◆ Extract to read ◆
>> Begin
Performing Exiles Festival: Berlin as the Capital of the Exiled

During the 20th century, Berlin was a place from which people were forced to emigrate – now, however, the city has become a place of the exiled. The interdisciplinary festival “Performing Exiles” examines the concept of exile in the light of continual global changes and multiple migration movements.

July 27, 2023

A video still of lights which are long exposed and look like stripes of light

© Video Still Takbir, 2022; Courtesy Aziz Hazara Experimenter Kolkata

“After nearly 100 years, Berlin has once again become a capital of the exiled. Many of them are artists who left their countries of origin, often under difficult conditions, because of political oppression, perilous circumstances, observation, censorship or a lack of prospects for the future. Their experiences, perspectives and longings meet in the metropolis, shaping its cultural life.”
Matthias Lilienthal - director and dramaturgy of the Performing Exiles Festivals

Performing Exiles Festival

From June, 15th to June, 25th, Berliner Festspiele organises the interdisciplinary festival “Performing Exiles”. It examines the concept of exile in the light of continual global changes and multiple migration movements.

Beginning with the first day of the festival, featuring contemporary positions on the current situations in Lebanon, Iran and Ukraine, the programme clearly demonstrates that circumstances or reasons for exile cannot simply be compounded and compared. Instead, it aims to be a forum for Berlin-based artists, to bring together various scenes and perspectives and to raise the issue of the responsibility of (Berlin’s) cultural institutions for artists who live in the city and consider themselves to be in exile.
>> End
Reproduce word for word the part of the text on the Performing Exiles festival between "Matthias Lilienthal - director" and "be in exile.", inclusive.

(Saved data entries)
>> Begin
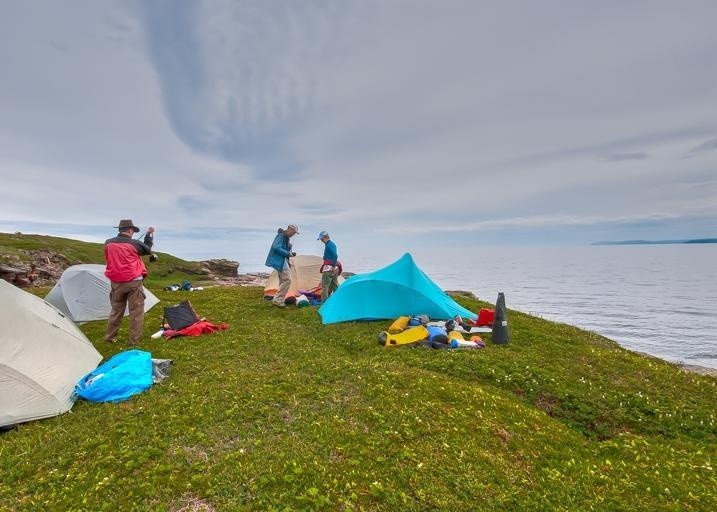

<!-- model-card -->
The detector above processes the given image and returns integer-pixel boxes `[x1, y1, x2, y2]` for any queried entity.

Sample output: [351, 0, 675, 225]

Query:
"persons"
>> End
◆ Exercise output ◆
Matthias Lilienthal - director and dramaturgy of the Performing Exiles Festivals

Performing Exiles Festival

From June, 15th to June, 25th, Berliner Festspiele organises the interdisciplinary festival “Performing Exiles”. It examines the concept of exile in the light of continual global changes and multiple migration movements.

Beginning with the first day of the festival, featuring contemporary positions on the current situations in Lebanon, Iran and Ukraine, the programme clearly demonstrates that circumstances or reasons for exile cannot simply be compounded and compared. Instead, it aims to be a forum for Berlin-based artists, to bring together various scenes and perspectives and to raise the issue of the responsibility of (Berlin’s) cultural institutions for artists who live in the city and consider themselves to be in exile.